Issei Sagawa em cena do documentário Caniba (2017), de Lucien Castaing Taylor e Verena Paravel | Foto: Divulgação (Mostra SP)

Um close na mão tremula. O olhar desfocado. Tossidos e arrotos. Os focos em pontos específicos de sua fisionomia causam estranheza, como se documentasse menos um homem e mais uma criatura. Entre grunhidos e coceiras, um monstro. E, no consenso geral, é mesmo e essa criatura atende pelo nome de Issei Sagawa, um japonês que, em 1981, assassinou e devorou uma mulher chamada Renée Hartevelt.
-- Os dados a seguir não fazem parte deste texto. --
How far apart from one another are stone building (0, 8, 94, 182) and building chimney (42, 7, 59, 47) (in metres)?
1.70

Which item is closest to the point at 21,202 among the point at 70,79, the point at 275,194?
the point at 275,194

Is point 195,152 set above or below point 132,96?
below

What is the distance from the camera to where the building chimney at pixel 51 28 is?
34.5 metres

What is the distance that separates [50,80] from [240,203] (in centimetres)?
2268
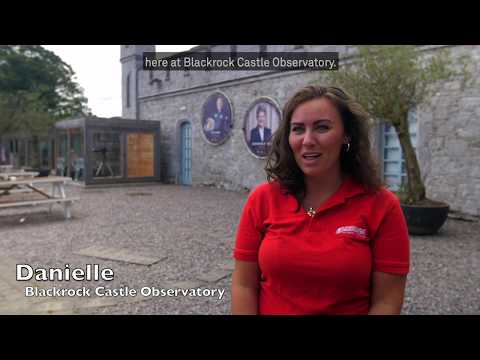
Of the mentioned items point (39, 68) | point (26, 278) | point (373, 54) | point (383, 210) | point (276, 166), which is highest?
point (39, 68)

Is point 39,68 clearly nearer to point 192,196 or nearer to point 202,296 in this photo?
point 192,196

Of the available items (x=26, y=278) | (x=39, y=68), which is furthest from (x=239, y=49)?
(x=39, y=68)

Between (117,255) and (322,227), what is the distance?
4160 mm

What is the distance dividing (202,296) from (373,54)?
4.68 m

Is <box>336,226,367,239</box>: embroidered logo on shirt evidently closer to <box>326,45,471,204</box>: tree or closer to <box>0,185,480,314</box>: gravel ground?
<box>0,185,480,314</box>: gravel ground

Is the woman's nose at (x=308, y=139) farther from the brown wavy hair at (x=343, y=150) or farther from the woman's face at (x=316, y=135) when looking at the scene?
the brown wavy hair at (x=343, y=150)

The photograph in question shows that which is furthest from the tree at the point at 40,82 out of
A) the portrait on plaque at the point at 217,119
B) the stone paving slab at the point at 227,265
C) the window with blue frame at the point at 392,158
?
the stone paving slab at the point at 227,265

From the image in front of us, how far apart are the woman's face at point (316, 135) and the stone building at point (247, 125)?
408 centimetres

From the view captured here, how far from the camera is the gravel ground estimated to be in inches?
141

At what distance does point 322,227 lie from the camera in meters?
1.42

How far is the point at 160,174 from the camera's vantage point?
1636cm

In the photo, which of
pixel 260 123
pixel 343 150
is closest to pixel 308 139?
pixel 343 150

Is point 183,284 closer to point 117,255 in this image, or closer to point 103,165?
point 117,255

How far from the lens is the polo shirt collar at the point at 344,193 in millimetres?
1442
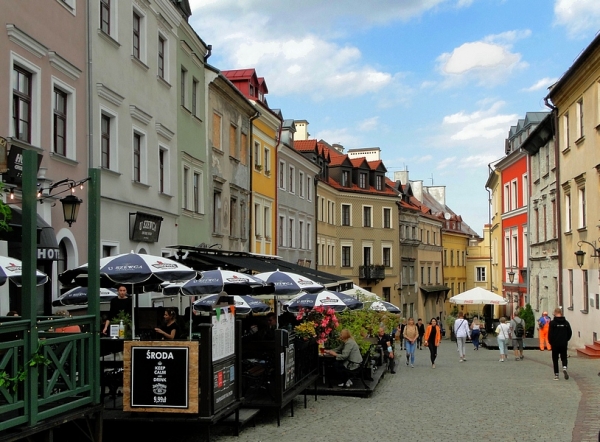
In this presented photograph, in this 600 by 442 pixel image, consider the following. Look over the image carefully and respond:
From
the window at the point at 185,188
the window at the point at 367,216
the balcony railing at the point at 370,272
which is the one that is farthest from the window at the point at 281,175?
the window at the point at 367,216

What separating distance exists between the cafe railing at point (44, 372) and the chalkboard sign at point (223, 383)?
203 centimetres

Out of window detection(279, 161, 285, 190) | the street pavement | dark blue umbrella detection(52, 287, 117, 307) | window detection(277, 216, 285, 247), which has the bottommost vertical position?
the street pavement

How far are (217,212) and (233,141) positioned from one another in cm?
392

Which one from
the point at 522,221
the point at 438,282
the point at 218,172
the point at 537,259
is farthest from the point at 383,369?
the point at 438,282

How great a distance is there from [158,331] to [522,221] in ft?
119

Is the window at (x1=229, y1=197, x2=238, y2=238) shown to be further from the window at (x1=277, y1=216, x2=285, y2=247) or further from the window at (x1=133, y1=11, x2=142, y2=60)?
the window at (x1=133, y1=11, x2=142, y2=60)

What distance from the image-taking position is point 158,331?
12.2 m

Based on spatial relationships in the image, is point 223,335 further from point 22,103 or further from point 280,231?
point 280,231

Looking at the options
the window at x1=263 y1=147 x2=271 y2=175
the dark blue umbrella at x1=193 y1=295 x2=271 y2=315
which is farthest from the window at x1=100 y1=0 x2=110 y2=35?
the window at x1=263 y1=147 x2=271 y2=175

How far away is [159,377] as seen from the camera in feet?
32.9

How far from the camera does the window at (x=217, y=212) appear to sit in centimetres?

Os motivos: um desejo sexual que deu lugar à obsessão, que veio com a necessidade animalesca de devorá-la. Issei foi julgado e considerado insano perante a lei, sendo por esse motivo solto eventualmente. Sem conseguir empregos devido ao terrível ato que cometeu, ele ganha a vida justamente em cima do ato que cometeu, participando de documentários, programas de TV, filmes e até escrevendo livros e mangás sobre o crime. Para o que muitos seria uma revoltante recompensa, para Sagawa é uma condenação eterna. Isso não é, no entanto, uma tentativa de humanizar ou exigir simpatia para este assassino, e nem Caniba, o documentário vencedor do Prêmio Especial do Júri no Festival de Veneza.


"Não posso explicar, é apenas minha fantasia". "Eu quero ser comido por Renée. Eu sei que isso soa louco". "Eu queria ter sido obediente". São esses tipos de frase que permeiam toda a projeção, na qual repulsa, ódio e pena se confundem. As declarações de Sagawa acabam elevando Caniba à mais que um relato de um caso específico e macabro. É a luta do homem contra seus desejos mais primais. A aversão de Issei pelos atos que cometeu é clara, assim como sua incontrolável e repulsiva fome.


A abordagem adotada pelos documentaristas e ativistas Lucien Castaing Taylor e Verena Paravel é curiosa: transformando a própria pele de Sagawa em algo repulsivo já em seu início, com zooms desconfortáveis, o diretor e a diretora optam por jamais situar o espectador geograficamente, adotando os zooms extremos e desfoque ao fundo durante toda a projeção, intercalando com imagens das produções adultas na qual o japonês participou após seu crime, com imagens de seu também problemático irmão e seus atos de automutilação.


O aspecto gráfico chama atenção em Caniba. O número de pessoas que saíram antes do fim da projeção era grande. Devo admitir que senti um misto de dó e graça do casal ao meu lado, que entrou com comida na mão e quase não tocou nela. Estamos falando de uma produção que possui um homem enrolando arame farpado em seu braço. "Não está divertido ainda", ele diz antes de pegar algumas facas. Sagawa se masturba enquanto uma garota de programa urina em sua face, após uma cena de sexo de um de seus filmes. Em certo momento, nas imagens gráficas do mangá, escrito pelo próprio personagem do documentário, em que ele mutila, devora e faz sexo com o cadáver da garota, ele diz que o cheiro da vagina dela era melhor que em sua fantasia.


Imagens que dificilmente sairão da cabeça daqueles que presenciarem Caniba. O documentário não procura entender menos os motivos do crime ou traçar um perfil psicológico mais objetivo e já explorado deste psicopata. Mantendo seu foco nas conversas entre os irmãos, que mencionam gostar, ironicamente, de Disney, o que vemos então é o cotidiano desfocado, mas íntimo de um monstro e a sua relação fraterna. Nesses relatos, tão próximos de nós, é quase encontrada a humanidade. É este o caminho que Caniba parece estar sempre tentado a cruzar, a do aproximamento que é impedido pelos atos monstruosos de seu protagonista, que são esfregados de forma íntima e artística na face da audiência.